Part of the reason we’re obsessed with main character stories is because we realize how close we all are, as posters, to potentially becoming the main character someday. What makes this Vance arc so interesting to me is that it’s not an election story. Campaign teams, reporters, and strategists uncovering unflattering or offensive clips is practically central to the modern political landscape. Even the crazy cat lady comment Vance made on Tucker Carlson that’s recirculating received some coverage when Vance originally said it in 2021, but Vance wasn’t the main character then and the clip didn’t exist within a wider collection of weird online discoveries. 

The political aspect is within the decision to create a collection of evidence that one party can use to prove a point about the other. But what I’m most interested in is how the more we live every part of our lives online, the more breadcrumbs we invite people to find; those little weird parts about our lives that we often forget exists. Vance likely remembers the Tucker moment because it was a very purposeful statement within a very purposeful setting. It’s less likely that he remembers every Venmo transfer or Garden State blog post. That’s where the real heart of the main character is.

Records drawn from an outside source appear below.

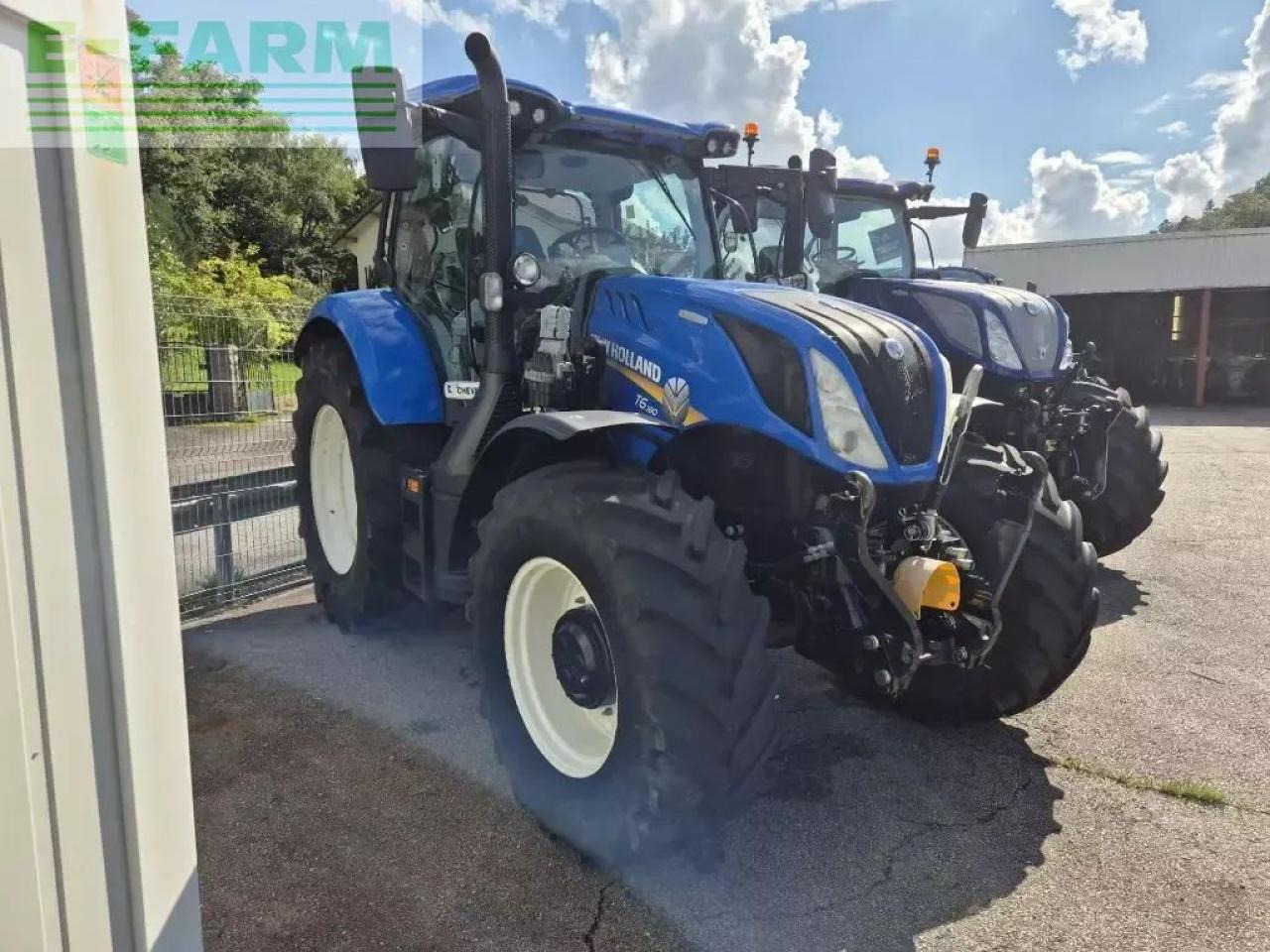 New Holland t6.180dct - Traktor: obrázok 2 New Holland t6.180dct - Traktor: obrázok 2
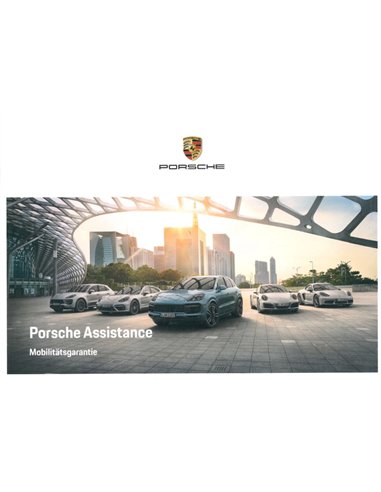 2018 PORSCHE ASSISTANCE MANUAL GERMAN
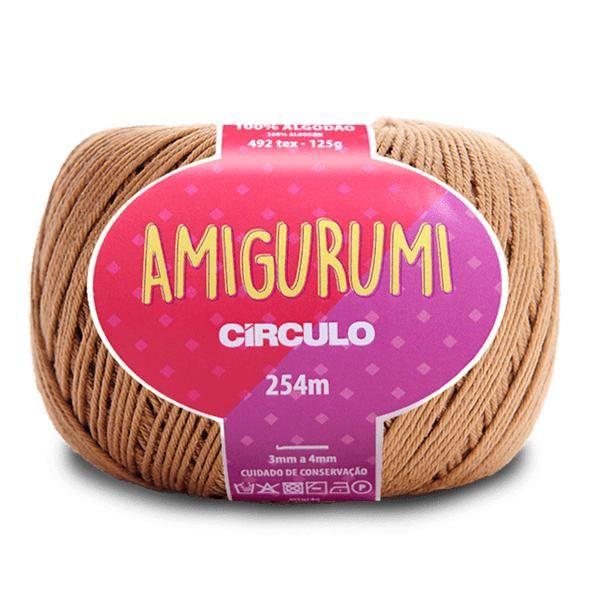 Imagem de Linha Fio Amigurumi Circulo - 254m/125g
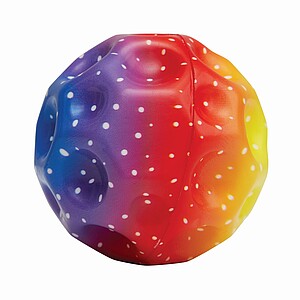 HOPSAL Skákací míč, duhový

It’s a Catch-22, right? You have to participate online in order to grab attention for offline ambitions. This is especially true with areas like politics that are defined by capturing the most attention, remaining top of mind, and coming across as authentic even when trying to exert total control over image. The best way to avoid catapulting yourself further into the fiery pit of quote-tweets during a main character predicament is to either embrace it and become a “series regular” (Trump, Elon) or simply walk away from your phone and not attempt to post through it. 

When your approach is to post through it and start deleting evidence as it appears, there’s only one response people are going to have: “weird! I gotta tweet about it.”